Bipolar Disorder Genetics

Updated: Aug 02, 2021
Author: Clement C Zai, PhD, MPH, MS; Chief Editor: Karl S Roth, MD 


Mood disorders are the most common chronic psychiatric disorders in the world and are a leading cause of morbidity. In patients with these disorders, mood can range from elation or mania to deep depression. Patients with bipolar I disorder typically demonstrate at least one major manic episode and usually also a major depressive episode, while those with bipolar II disorder typically show a pattern of depressive symptoms and hypomanic episodes.[1, 2, 3]

Etiology of mood disorders is unclear, although a genetic component has been strongly suggested by family and twin studies. However, the mode of inheritance is complex, with no clear Mendelian pattern. Heritability of mood disorders ranges from 50% in major depression to 80% in bipolar disorder.[4] Bipolar disorder, in particular, is seen in approximately 1% of the population.[5, 6]  

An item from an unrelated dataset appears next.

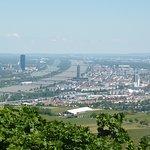 Foto di Viennatour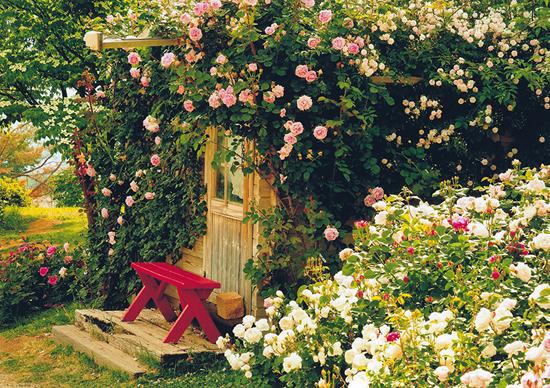 「バラに囲まれて」桑沢浩一(長野県)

Genome-wide association studies (GWAS) have increased the knowledge and understanding of bipolar disorder, identifying genetic markers that may overlap with those of schizophrenia, major depression, and other psychiatric disorders.[6, 7, 8, 9, 10, 11, 12, 13]

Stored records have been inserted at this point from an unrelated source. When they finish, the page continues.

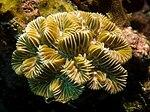 Meandrina meandrites (Maze Coral).jpg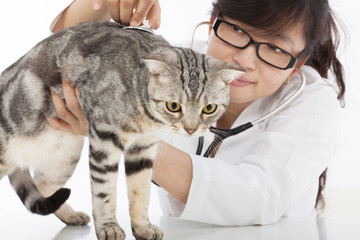 Female  Veterinarian doing checkup a cute cat at clinic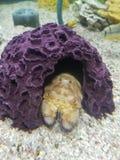 Rybi korala dom obrazy royalty free
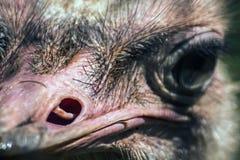 Ventana de la nariz de la avestruz Fotos de archivo libres de regalías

Many chromosomal regions have shown linkage to bipolar disorder, but meta-analyses of microsatellite marker–based linkage studies have not provided consistent findings of susceptibility regions.[14, 15] Nevertheless, mechanisms behind therapeutic agents used in patients with the disorder have lent support to the possible role of a few different genetic pathways and mutations.

A meta-analysis of original data from 11 previous linkage studies in 1067 bipolar disorder families yielded significant findings in chromosomal regions 6q for bipolar I and 8q for bipolar I/II, as well as suggestive findings at chromosomal regions 9p and 20p for bipolar I.[16] The most significant 6q region harbors the melanin concentrating hormone receptor 2 (MCHR2) gene,[17] which has been implicated in the phosphoinositol pathway and in intracellular calcium release,[18] as well as in the kynurenine pathway, all of which are thought to play a role in the mood-stabilizing effect of lithium. A follow-up study also pointed to the SLC22A16 (organic cation/carnitine transporter) gene at 6q21,[19] the results of which were corroborated by a linkage study with high-density, single-nucleotide polymorphisms.[20]

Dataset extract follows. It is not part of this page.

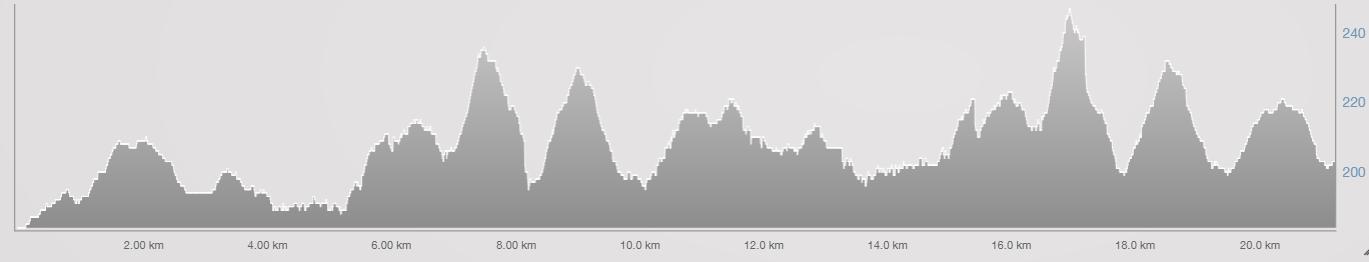 Ironman 70.3 WC run course profile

Association studies of individual candidate genes have yielded largely mixed findings,[21, 22] but some consistent findings have been reported in a number of genes. For example, the low-functioning variant of a promoter polymorphism (HTTLPR) in the gene coding for the serotonin transporter,[23, 24, 25] the target for serotonin reuptake inhibitor drugs, was associated with bipolar disorder in a meta-analysis.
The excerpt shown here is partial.